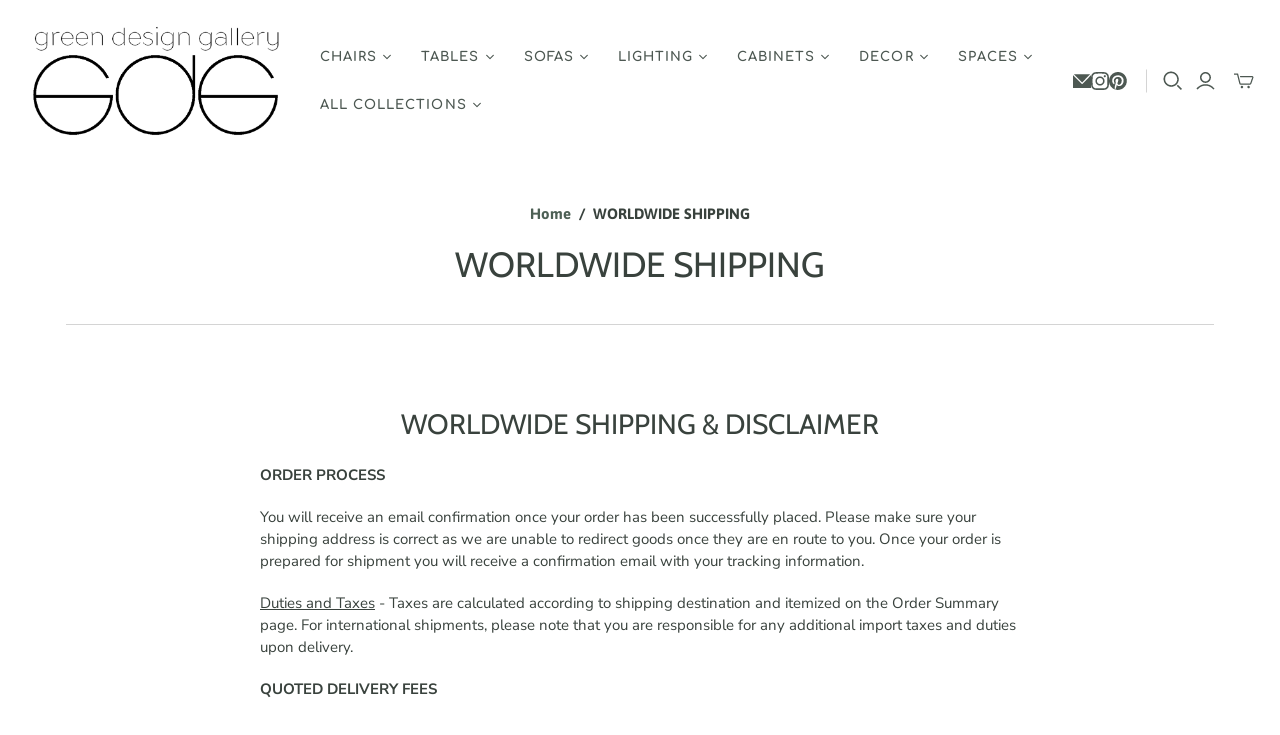

--- FILE ---
content_type: text/html; charset=utf-8
request_url: https://www.greendesigngallery.com/fr/cart?view=mini&_=1768656914327
body_size: -41
content:
<div id="shopify-section-template--17932409274486__main" class="shopify-section"><template data-options>
  {}
</template>

<template data-html="header">
  Votre panier
</template><template data-html="content">
  <div class="cart-mini-content cart-mini-items" data-cart-mini-content>
    
      <div class="cart-mini-empty">
        Vous n&#39;avez pas encore d&#39;articles dans votre panier.

          <a class="cart-mini__continue-shopping" href="/fr/collections/all">
            Continuer les achats
          </a></div>
    
  </div>

  <div class="cart-mini-footer" data-cart-mini-footer>
    
  </div>
</template>
</div>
○ ○ ○ ○
» **Work order**:
Your copy should match the records above word for word, but without images.

» **Exercise result**:
--- FILE ---
content_type: text/html; charset=utf-8
request_url: https://www.greendesigngallery.com/fr/cart?view=mini&_=1768656914327
body_size: -41
content:
<div id="shopify-section-template--17932409274486__main" class="shopify-section"><template data-options>
  {}
</template>

<template data-html="header">
  Votre panier
</template><template data-html="content">
  <div class="cart-mini-content cart-mini-items" data-cart-mini-content>
    
      <div class="cart-mini-empty">
        Vous n&#39;avez pas encore d&#39;articles dans votre panier.

          <a class="cart-mini__continue-shopping" href="/fr/collections/all">
            Continuer les achats
          </a></div>
    
  </div>

  <div class="cart-mini-footer" data-cart-mini-footer>
    
  </div>
</template>
</div>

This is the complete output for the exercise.